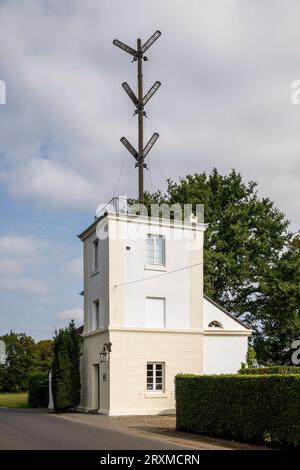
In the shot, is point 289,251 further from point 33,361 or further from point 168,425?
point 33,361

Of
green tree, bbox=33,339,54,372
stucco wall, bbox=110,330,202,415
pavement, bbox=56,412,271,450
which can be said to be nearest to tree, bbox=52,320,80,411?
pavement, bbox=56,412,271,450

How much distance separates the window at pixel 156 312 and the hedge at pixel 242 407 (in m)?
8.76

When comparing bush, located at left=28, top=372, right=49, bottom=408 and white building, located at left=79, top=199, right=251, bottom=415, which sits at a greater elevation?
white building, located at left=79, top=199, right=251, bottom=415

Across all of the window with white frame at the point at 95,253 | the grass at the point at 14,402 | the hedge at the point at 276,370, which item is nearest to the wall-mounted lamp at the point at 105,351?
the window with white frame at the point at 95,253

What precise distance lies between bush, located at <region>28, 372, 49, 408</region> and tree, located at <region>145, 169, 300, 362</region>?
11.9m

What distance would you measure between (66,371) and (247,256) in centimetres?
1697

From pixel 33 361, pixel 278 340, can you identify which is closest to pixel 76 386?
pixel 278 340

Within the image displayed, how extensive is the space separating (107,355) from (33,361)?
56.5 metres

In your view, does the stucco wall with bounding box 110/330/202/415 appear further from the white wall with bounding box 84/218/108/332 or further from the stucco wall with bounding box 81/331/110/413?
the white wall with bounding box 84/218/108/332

-.-.-

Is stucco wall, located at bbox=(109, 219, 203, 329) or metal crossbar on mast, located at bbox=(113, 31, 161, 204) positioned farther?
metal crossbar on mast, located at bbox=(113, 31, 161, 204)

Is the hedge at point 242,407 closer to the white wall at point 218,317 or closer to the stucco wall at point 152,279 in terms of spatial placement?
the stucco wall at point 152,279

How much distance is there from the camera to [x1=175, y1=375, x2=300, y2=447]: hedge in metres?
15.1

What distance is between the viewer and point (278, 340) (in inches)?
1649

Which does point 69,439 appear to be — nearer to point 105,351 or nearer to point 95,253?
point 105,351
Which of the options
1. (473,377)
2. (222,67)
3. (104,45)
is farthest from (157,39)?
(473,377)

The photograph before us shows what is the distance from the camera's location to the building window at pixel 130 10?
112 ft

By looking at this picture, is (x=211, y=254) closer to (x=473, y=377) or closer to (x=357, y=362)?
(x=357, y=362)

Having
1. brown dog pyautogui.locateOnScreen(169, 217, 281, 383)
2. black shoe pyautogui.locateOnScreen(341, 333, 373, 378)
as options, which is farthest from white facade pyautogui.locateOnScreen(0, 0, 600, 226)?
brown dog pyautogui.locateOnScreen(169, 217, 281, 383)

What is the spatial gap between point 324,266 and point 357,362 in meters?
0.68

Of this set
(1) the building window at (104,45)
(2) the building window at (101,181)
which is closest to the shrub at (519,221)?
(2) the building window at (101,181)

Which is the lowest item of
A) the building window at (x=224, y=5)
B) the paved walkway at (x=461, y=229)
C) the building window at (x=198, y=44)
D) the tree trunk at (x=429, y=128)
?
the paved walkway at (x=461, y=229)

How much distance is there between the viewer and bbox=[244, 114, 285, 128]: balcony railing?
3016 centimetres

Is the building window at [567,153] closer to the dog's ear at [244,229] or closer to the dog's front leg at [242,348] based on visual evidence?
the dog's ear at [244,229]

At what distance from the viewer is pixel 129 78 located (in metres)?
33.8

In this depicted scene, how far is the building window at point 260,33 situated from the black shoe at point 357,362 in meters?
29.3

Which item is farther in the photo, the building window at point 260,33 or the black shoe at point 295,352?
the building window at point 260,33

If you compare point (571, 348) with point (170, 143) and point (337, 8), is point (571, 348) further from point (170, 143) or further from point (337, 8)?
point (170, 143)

-.-.-

### GOAL
Collect every line above that contains the string "pixel" and copy each one in full. Case counts, so a line matches only if its letters have the same capitalization.

### REPLY
How much distance separates the window at pixel 156 312 and the hedge at pixel 242 407 (in m)?
From pixel 33 361, pixel 278 340, can you identify which is closest to pixel 76 386?
pixel 278 340
The photograph before us shows what is the distance from the camera's location to the building window at pixel 130 10?
At what distance from the viewer is pixel 129 78 located (in metres)?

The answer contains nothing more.